2. Lifestyle modifications such as elevated bedhead to prevent aspiration with food retained in the esophagus.

Pharmacotherapy

Pharmacotherapy is less effective than surgical or endoscopic procedures. Drugs relaxing the smooth muscle of the LES and esophageal body supplement surgical or endoscopic treatment. Isosorbide dinitrate 5 to 20 mg or nifedipine 10 to 30 mg administered sublingually 10 to 30 minutes before a meal (duration of action, ~1.5 hours) are used. The benefit is not durable.

Endoscopic Treatment

1. Pneumatic balloon dilation of the LES weakens the LES by circumferential stretching or tearing of its muscle fibers. It should be performed by an experienced endoscopist. The efficacy may last 12 to 24 months and retreatment is required for symptom recurrence in >50% of patients over a 5-year period. Complications include esophageal perforation, upper gastrointestinal bleeding, reflux esophagitis, intramural hematomas, esophageal mucosal tears, aspiration pneumonia, and diverticula at the gastric cardia. Postprocedural fever and postprocedural chest pain can be self-limiting.

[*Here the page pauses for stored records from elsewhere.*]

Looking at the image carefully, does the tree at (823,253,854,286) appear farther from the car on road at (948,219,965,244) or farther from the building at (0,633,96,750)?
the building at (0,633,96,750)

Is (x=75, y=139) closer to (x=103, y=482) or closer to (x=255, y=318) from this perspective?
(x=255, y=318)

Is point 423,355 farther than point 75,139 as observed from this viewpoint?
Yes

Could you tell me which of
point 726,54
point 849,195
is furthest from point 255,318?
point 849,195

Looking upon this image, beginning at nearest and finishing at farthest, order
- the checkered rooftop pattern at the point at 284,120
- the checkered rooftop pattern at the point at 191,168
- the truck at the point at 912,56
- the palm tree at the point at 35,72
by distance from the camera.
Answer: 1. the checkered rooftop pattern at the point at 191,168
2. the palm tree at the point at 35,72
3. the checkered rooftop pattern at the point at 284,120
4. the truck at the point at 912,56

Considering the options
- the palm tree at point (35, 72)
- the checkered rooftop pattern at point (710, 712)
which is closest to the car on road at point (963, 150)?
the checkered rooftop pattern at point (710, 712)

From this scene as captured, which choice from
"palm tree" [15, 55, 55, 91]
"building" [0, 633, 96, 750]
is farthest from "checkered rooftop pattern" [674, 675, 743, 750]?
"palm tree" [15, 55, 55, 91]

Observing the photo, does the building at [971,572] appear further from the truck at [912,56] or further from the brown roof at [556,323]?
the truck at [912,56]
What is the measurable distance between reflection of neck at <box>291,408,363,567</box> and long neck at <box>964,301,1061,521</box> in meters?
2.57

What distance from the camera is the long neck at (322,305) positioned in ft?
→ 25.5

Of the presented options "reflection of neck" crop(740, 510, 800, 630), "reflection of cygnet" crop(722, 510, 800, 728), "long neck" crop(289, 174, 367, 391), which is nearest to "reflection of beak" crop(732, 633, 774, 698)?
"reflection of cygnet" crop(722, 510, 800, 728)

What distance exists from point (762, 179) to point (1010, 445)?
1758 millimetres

2. Intrasphincteric injection of botulinum toxin during endoscopy paralyses the LES by poisoning the excitatory (acetylcholine-releasing) neurons that increase the LES smooth muscle tone, thereby reducing LES resting pressure.

3. Peroral endoscopic myotomy (POEM) is a longitudinal cut of the esophageal muscle with a special knife inserted through the gastroscope. The procedure is performed under general anesthesia with endotracheal intubation. Myotomy is performed inside the esophagus with subsequent closure of the esophageal mucosa. Leakage of air and esophageal fluid may complicate the procedure.

Surgical Treatment

Cardiomyotomy (Heller myotomy) has been the primary alternative to pneumatic dilation for achalasia. It is a longitudinal incision of the muscle fibers of the LES and cardia. Heller myotomy is usually performed laparoscopically and is frequently combined with partial fundoplication to reduce the risk of symptomatic gastroesophageal reflux. The advantages of surgical myotomy are high initial success rates and, compared with pneumatic dilation, lower rates of symptom recurrence. Indications include stricture of the cardia that blocks passage of the endoscope to the stomach and age <30 years; the procedure is also indicated in situations when multiple sessions of esophageal dilation will probably be necessary. The main complication is gastroesophageal reflux. In certain cases (eg, severe esophageal dilation) esophageal resection may be indicated.

PrognosisTop

The majority of patients require multiple endoscopic procedures (dilation, injection of botulinum toxin) or myotomy (endoscopic or surgical), which are often only partially effective. Even after successful treatment the risk of developing esophageal cancer is probably increased, which is why some clinicians advise periodic endoscopic follow-up.